Justice and police ministry says it will now limit resident permits to citizens of other European nations.
Voting is under way in Switzerland’s parliamentary elections with surveys indicating a tilt to the right as voters see immigration as their biggest concern.
The surveys suggest Switzerland’s main party, the populist right-wing anti-immigration Swiss People’s Party (SVP), will make minor gains.
While Switzerland has not become a major destination for the thousands of refugees and migrants entering Europe each day, there has been a growing sense of unease about rising immigration in recent years.
Immigrants will make up half of Switzerland’s population by 2030, the SVP warned in one of its campaign newsletters ahead of the elections.
About a quarter of Switzerland’s eight million inhabitants are currently foreign nationals.
The latest survey from the gfs.bern polling institute showed that 48 percent of those questioned thought migration was the most important issue facing the country.
Only nine percent chose the runner-up issue – Switzerland’s relationship with the EU – as the most important.
SVP, the most visible party on both the top issues, hit 28 percent support in the latest poll – up from the 26.6 percent it managed in the 2011 election and close to the record high 28.9 percent it won in 2007.
Social Democrats in second place
The Social Democrats, Switzerland’s second largest party, are also expected to inch up slightly from the 18.7 percent of the vote they won four years ago.
Ties with the EU were badly hit by a narrow Swiss popular vote in February 2014, championed by the SVP, in favour of restricting immigration from the bloc.

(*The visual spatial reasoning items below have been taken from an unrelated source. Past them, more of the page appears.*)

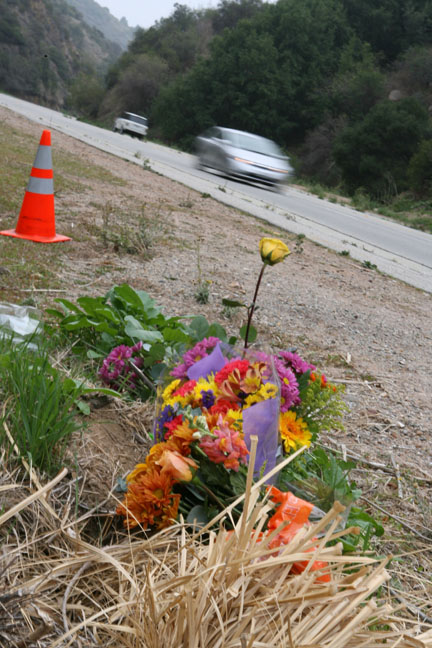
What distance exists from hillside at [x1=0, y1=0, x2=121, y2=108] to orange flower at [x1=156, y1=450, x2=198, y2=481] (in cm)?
8445

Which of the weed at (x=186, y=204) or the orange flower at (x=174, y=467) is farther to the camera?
the weed at (x=186, y=204)

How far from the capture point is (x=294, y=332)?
4.37 meters

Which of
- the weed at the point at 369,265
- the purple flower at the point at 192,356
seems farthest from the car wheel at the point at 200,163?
the purple flower at the point at 192,356

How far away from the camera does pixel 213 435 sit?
1.61 m

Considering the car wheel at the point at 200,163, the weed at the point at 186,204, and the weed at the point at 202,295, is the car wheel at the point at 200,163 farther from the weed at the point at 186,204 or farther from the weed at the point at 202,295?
the weed at the point at 202,295

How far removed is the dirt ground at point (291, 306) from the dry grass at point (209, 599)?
44 cm

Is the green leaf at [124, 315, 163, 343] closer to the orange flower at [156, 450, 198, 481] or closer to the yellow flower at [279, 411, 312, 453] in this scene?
the yellow flower at [279, 411, 312, 453]

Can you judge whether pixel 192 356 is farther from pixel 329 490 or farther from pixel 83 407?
pixel 329 490

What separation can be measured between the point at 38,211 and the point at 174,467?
13.6 ft

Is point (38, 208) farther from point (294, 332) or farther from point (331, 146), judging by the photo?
point (331, 146)

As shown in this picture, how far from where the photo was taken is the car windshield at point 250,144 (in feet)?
62.4

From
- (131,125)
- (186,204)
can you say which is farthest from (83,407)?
(131,125)

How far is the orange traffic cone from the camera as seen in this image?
17.1 feet

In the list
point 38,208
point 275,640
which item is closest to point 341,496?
point 275,640
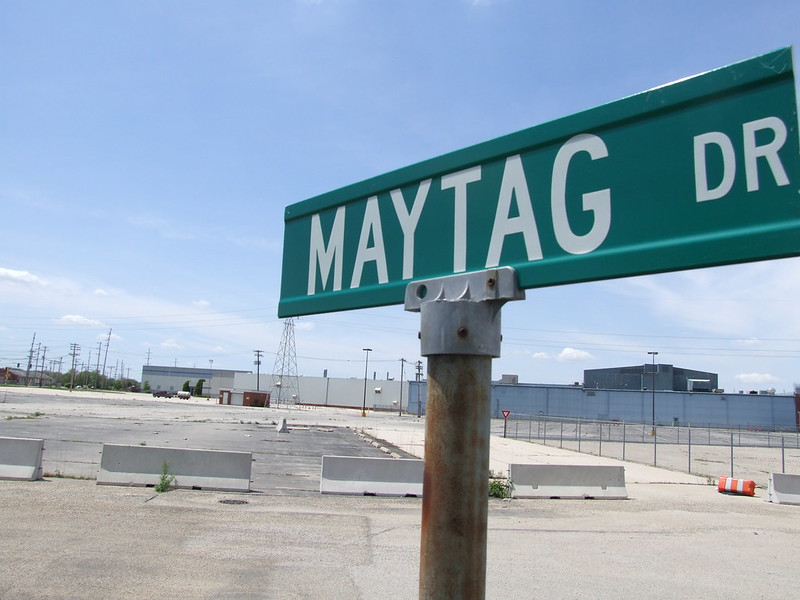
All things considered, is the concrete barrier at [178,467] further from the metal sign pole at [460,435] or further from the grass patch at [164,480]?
the metal sign pole at [460,435]

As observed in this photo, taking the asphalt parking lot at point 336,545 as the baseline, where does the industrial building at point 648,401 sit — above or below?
above

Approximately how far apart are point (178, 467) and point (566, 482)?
879 centimetres

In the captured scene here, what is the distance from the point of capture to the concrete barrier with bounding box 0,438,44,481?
12477mm

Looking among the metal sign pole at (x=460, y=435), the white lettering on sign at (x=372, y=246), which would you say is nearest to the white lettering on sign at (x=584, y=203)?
the metal sign pole at (x=460, y=435)

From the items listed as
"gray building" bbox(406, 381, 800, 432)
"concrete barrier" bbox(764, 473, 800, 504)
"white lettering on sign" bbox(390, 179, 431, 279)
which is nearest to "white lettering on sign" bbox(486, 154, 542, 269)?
"white lettering on sign" bbox(390, 179, 431, 279)

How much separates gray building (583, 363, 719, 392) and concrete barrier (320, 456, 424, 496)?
3247 inches

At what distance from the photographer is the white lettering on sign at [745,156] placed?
1324 millimetres

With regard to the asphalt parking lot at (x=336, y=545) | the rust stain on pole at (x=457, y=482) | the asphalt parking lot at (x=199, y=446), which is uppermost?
the rust stain on pole at (x=457, y=482)

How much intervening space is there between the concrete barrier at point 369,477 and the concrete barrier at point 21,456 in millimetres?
5947

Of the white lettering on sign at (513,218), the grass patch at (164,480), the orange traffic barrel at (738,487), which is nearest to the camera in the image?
the white lettering on sign at (513,218)

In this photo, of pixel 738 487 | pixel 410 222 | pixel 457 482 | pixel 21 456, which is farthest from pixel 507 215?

The centre-right Liberals, in third place, are also seen gaining ground from the 15.1 percent they took in 2011, at the expense of the Christian Democrats, the Greens and other smaller parties in the house.
Despite the expected shift to the right, the government will not look much different after the elections.
Switzerland’s complex consensus-oriented political system is expected to prevent the SVP from taking over the government.
In contrast with other countries, cabinet posts are divided between the biggest parties according to a predefined ratio.
The SVP has had only one seat since a small offshoot party took its other one, looking to secure two in the elections.
A total of 245 parliamentary seats are up for grabs, 200 in the lower chamber and the rest in the upper chamber.
First results from the smaller of the 26 cantons are expected in the afternoon, with final results after midnight.